# [WORK TO BE COMPLETED]
Transcribe verbatim every line from the line containing "How much distance" to the end of the entries, including both endpoints. Output nothing beyond those lines.

-- start of RECORDED INFORMATION --

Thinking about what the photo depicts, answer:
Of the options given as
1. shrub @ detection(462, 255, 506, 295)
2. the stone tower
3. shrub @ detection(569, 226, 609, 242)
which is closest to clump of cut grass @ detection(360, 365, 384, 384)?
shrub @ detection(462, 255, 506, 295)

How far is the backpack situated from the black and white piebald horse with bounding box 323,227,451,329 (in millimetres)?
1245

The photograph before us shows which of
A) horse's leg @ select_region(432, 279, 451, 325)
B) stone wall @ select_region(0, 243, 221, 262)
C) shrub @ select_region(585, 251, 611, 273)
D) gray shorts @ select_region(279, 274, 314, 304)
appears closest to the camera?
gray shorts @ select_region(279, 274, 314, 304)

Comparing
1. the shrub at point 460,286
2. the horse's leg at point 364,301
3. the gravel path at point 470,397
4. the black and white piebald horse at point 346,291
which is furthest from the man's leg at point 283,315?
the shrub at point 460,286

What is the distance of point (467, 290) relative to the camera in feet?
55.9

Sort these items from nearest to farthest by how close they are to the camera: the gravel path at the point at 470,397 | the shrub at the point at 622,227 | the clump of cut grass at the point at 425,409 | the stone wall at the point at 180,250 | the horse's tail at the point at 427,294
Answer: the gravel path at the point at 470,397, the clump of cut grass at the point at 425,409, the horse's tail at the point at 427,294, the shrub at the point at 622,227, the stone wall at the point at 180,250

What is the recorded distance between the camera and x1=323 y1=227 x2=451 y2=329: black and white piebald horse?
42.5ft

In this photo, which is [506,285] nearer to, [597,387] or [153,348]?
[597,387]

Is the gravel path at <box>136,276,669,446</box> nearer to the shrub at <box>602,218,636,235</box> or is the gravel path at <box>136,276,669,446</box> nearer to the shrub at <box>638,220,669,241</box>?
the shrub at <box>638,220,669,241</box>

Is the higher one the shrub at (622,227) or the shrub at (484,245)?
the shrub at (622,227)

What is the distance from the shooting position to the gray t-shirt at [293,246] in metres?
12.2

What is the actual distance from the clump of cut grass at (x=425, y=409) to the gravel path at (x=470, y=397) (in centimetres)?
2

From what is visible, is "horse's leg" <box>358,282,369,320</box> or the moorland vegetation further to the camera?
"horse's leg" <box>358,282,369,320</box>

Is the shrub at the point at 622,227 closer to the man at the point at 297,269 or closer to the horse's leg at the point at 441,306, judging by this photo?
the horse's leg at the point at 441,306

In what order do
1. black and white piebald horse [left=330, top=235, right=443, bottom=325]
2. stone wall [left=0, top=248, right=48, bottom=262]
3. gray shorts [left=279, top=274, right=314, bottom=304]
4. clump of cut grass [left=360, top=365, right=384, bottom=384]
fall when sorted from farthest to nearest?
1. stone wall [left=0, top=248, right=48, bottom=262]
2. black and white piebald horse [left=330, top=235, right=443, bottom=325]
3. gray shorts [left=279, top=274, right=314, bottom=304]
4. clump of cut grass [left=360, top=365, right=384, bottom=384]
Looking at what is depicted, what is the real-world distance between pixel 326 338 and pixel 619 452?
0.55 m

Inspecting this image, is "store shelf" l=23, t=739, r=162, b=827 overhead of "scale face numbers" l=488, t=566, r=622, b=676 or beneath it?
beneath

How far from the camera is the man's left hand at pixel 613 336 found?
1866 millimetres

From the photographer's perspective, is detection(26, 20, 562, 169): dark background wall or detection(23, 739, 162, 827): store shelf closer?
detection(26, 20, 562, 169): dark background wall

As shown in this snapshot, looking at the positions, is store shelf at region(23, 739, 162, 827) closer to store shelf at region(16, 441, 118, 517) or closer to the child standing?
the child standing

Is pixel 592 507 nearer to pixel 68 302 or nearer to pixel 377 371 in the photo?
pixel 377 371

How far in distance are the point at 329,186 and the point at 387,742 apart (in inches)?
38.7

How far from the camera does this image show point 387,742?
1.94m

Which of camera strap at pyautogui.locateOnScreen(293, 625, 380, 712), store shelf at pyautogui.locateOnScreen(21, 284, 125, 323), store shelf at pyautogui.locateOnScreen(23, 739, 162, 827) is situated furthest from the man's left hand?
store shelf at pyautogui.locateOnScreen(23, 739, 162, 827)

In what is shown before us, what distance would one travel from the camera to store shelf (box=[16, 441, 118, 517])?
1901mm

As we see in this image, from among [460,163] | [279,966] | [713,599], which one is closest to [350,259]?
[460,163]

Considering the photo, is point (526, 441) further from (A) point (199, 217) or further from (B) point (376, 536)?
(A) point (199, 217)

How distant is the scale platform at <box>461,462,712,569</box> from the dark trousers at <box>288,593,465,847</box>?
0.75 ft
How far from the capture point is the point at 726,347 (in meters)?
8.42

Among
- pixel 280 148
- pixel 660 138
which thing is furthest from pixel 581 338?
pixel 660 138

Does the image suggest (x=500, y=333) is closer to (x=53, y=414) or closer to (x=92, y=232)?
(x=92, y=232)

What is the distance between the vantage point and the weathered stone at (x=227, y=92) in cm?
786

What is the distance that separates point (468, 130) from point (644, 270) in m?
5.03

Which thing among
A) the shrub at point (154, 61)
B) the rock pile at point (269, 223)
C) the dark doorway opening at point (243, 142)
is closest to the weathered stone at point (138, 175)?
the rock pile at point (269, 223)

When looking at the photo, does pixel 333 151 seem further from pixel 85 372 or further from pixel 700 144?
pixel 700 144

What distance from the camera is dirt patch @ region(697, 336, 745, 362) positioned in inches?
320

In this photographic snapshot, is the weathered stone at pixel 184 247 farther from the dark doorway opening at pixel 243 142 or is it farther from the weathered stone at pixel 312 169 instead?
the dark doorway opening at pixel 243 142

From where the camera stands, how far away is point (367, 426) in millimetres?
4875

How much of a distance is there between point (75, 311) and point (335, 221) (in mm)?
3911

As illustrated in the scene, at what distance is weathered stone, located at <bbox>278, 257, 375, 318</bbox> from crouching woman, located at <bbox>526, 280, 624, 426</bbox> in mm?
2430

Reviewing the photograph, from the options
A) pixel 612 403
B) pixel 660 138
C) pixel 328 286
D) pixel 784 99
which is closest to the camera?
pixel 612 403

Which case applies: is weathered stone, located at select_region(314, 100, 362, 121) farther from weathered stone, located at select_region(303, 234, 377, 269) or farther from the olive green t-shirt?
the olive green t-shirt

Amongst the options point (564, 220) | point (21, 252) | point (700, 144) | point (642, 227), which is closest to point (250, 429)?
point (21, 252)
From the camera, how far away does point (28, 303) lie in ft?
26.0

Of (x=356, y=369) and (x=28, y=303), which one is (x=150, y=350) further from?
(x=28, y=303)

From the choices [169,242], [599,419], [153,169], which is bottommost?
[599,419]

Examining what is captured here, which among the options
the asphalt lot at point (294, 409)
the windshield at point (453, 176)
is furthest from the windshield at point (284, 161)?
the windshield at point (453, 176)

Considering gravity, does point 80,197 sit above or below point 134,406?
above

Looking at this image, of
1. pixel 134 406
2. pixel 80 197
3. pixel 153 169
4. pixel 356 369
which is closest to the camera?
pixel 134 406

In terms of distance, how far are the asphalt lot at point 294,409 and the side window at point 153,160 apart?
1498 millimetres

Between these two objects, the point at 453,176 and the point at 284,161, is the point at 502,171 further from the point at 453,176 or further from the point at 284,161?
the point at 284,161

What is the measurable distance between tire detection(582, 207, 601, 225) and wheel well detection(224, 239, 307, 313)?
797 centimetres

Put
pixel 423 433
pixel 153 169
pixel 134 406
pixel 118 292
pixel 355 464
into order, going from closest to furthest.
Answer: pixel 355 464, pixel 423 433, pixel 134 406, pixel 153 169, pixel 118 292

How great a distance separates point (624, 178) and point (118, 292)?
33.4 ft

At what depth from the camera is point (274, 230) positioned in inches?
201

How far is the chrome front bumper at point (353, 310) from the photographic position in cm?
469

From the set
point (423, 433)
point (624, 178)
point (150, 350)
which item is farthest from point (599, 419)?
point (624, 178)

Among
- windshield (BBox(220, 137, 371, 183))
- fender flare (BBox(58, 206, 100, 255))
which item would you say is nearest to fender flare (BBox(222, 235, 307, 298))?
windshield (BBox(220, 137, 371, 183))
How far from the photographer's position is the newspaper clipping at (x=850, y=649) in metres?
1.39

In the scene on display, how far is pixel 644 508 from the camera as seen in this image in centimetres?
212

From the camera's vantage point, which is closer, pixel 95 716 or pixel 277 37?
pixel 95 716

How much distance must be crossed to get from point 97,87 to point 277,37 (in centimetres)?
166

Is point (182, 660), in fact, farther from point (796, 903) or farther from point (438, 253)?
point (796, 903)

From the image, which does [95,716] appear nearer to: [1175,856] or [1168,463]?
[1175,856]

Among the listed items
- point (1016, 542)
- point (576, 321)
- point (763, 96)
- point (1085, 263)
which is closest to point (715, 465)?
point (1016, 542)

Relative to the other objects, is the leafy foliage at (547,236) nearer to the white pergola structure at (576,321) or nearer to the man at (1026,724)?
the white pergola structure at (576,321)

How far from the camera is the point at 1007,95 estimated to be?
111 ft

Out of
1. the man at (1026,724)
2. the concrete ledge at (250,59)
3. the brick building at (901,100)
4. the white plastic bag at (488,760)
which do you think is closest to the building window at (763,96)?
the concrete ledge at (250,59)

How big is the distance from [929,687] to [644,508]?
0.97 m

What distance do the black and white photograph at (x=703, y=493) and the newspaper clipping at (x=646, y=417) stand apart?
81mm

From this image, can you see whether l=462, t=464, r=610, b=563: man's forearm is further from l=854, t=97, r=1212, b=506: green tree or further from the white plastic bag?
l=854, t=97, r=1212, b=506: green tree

-- end of RECORDED INFORMATION --

# [OUTPUT]
How much distance must be crossed to get from point 97,87 to point 277,37 (in centimetres)?
166

Is point (182, 660), in fact, farther from point (796, 903) or farther from point (438, 253)?
point (796, 903)

From the image, which does [95,716] appear nearer to: [1175,856] or [1168,463]?
[1175,856]

Among the listed items
- point (1016, 542)
- point (576, 321)
- point (763, 96)
- point (1085, 263)
which is closest to point (715, 465)?
point (1016, 542)

Relative to the other objects, is the leafy foliage at (547,236) nearer to the white pergola structure at (576,321) or nearer to the man at (1026,724)?
the white pergola structure at (576,321)

How far from the camera is the point at 1007,95 estimated to be?
111 ft

Out of
1. the man at (1026,724)
2. the concrete ledge at (250,59)
3. the brick building at (901,100)
4. the white plastic bag at (488,760)
which do you think is closest to the building window at (763,96)?
the concrete ledge at (250,59)

How big is the distance from [929,687] to [644,508]?
0.97 m

What distance do the black and white photograph at (x=703, y=493) and the newspaper clipping at (x=646, y=417) stand apart?
81mm

From this image, can you see whether l=462, t=464, r=610, b=563: man's forearm is further from l=854, t=97, r=1212, b=506: green tree or further from the white plastic bag?
l=854, t=97, r=1212, b=506: green tree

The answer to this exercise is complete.